This guest post is by David Jacobson of Positive Coaching Alliance, a national non-profit organization with the mission to transform the culture of youth sports so that youth athletes can have a positive, character-building experience.
The $765 million settlement struck in August in a class-action lawsuit against the NFL by more than 4,000 former players has heightened the profile on concussion. Never before has there been such a tipping point for a health issue related to sports…all sports, all ages.
At Positive Coaching Alliance (PCA) — a national non-profit developing “Better Athletes, Better People” through youth and high school sports and a partner of SportsSignup — we share advice in a new segment on concussions we offer as part of live PCA workshops for youth and high school coaches.

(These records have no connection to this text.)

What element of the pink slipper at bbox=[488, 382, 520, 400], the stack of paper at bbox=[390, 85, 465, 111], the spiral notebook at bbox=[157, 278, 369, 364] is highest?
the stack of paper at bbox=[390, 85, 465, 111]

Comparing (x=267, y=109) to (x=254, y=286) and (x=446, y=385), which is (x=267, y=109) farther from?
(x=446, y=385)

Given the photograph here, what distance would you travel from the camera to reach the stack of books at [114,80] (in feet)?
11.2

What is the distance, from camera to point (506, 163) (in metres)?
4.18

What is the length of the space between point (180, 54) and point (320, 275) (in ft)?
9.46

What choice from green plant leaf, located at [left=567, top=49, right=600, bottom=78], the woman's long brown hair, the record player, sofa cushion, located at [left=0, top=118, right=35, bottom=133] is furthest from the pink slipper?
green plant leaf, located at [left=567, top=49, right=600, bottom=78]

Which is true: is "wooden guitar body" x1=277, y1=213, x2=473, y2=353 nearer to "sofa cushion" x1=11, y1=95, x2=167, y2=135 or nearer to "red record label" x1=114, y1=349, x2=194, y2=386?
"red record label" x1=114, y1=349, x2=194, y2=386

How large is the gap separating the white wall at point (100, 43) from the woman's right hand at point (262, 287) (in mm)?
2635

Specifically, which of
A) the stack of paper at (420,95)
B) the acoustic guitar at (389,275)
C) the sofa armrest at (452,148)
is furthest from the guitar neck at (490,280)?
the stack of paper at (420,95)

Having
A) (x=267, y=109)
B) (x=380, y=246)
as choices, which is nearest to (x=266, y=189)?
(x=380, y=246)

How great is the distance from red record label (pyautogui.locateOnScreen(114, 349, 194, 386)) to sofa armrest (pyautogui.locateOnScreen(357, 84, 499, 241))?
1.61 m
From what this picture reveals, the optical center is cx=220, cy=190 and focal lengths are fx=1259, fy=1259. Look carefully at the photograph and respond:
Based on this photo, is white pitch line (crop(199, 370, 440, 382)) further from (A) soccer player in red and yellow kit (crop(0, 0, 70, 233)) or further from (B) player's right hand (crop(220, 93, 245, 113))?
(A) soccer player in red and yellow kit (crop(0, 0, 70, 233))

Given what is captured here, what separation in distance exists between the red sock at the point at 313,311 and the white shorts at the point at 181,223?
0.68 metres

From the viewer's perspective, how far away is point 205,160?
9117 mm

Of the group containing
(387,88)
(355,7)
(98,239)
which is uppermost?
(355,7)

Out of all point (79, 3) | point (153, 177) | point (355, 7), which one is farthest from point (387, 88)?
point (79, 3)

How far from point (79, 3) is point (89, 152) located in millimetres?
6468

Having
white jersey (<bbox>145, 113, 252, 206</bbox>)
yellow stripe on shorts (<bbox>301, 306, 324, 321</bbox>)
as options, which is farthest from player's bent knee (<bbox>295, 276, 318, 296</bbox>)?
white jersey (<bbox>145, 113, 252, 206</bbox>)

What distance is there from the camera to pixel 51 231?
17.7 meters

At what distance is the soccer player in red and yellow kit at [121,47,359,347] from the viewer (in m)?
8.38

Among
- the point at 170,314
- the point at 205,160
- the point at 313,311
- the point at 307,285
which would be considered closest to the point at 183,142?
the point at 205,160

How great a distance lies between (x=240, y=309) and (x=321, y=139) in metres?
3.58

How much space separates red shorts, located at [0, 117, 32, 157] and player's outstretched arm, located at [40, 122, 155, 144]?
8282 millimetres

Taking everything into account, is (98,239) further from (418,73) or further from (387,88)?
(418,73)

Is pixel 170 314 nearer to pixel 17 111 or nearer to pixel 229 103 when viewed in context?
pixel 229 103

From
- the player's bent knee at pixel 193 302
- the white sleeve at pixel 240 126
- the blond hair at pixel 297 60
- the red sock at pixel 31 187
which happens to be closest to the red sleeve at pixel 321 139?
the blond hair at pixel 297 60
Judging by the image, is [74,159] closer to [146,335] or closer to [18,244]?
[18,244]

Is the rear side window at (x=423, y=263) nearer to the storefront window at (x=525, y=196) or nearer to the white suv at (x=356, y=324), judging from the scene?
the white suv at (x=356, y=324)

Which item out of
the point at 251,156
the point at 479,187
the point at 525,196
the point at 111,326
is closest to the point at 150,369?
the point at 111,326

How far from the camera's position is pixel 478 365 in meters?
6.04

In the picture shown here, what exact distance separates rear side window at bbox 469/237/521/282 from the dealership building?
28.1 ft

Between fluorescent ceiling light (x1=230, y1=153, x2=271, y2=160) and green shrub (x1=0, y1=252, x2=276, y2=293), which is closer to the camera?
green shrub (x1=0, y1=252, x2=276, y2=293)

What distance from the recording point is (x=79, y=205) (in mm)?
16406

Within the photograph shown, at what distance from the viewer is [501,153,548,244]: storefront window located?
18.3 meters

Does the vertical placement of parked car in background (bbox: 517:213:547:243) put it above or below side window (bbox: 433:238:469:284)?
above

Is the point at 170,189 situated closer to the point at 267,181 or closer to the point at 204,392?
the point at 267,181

Much of the advice derives from work by PCA National Advisory Board Member Dr. Gerard Gioia, Chief of the Division of Pediatric Neuropsychology at Children’s National Medical Center, where he directs the Safe Concussion Outcome, Recovery & Education (SCORE) Program.
Dr. Gioia, who also consults with the Center for Disease Control on its “Heads Up” concussion educational programs, will participate in “Concussion Considerations” — a PCA Google+ Hangout scheduled for live streaming and recording Monday, Sept. 9 at 8pm Eastern/5pm Pacific at www.positivecoach.org – along with U.S. National Women’s Soccer Team Player Rachel Buehler, Former NFL Quarterback Scott Secules and other guests.)
The key message for coaches and parents who suspect concussion is: When in doubt, sit them out. But for that approach to be effective, coaches must understand what a concussion is.
What is a concussion?
A concussion is a bump, blow or jolt to the head or body that causes the brain to move rapidly back and forth.
• That movement causes stretching of the brain, which leads to chemical changes and cell damage.
• Those changes disrupt how the brain works and produces signs and symptoms.
• Then the brain is more vulnerable to further injury and sensitive to increased stress.
How careful should coaches and parents be?
Very careful. Consider these statistics:
• Concussions manifest in many symptoms. Confusion, loss of consciousness, headache, nausea, dizziness and others are listed within fact sheets and other free downloads at www.cdc.gov/concussion/HeadsUp/youth.html. Any of them could be serious.
• Roughly 65-80% of initial concussions are missed.
• Half of all concussions are “indirect” (i.e., no direct impact to head).
• From 20-30% athletes say they are symptom free before their brains are actually healed by clinical standards.
What if a coach suspects a concussion?
• Remove the athlete from play.
• Ensure the athlete is evaluated by an appropriate health care professional. Do not try to judge the seriousness of the injury yourself.
• Inform the athlete’s parents or guardians about the known or possible concussion and give them the CDC’s fact sheet on concussion.
• Allow the athlete to return to play only with permission from an appropriate health care professional.
What if it’s a really important game and the athlete insists on returning to action?
Refocus away from the game to the athlete! The health of athlete trumps EVERYTHING!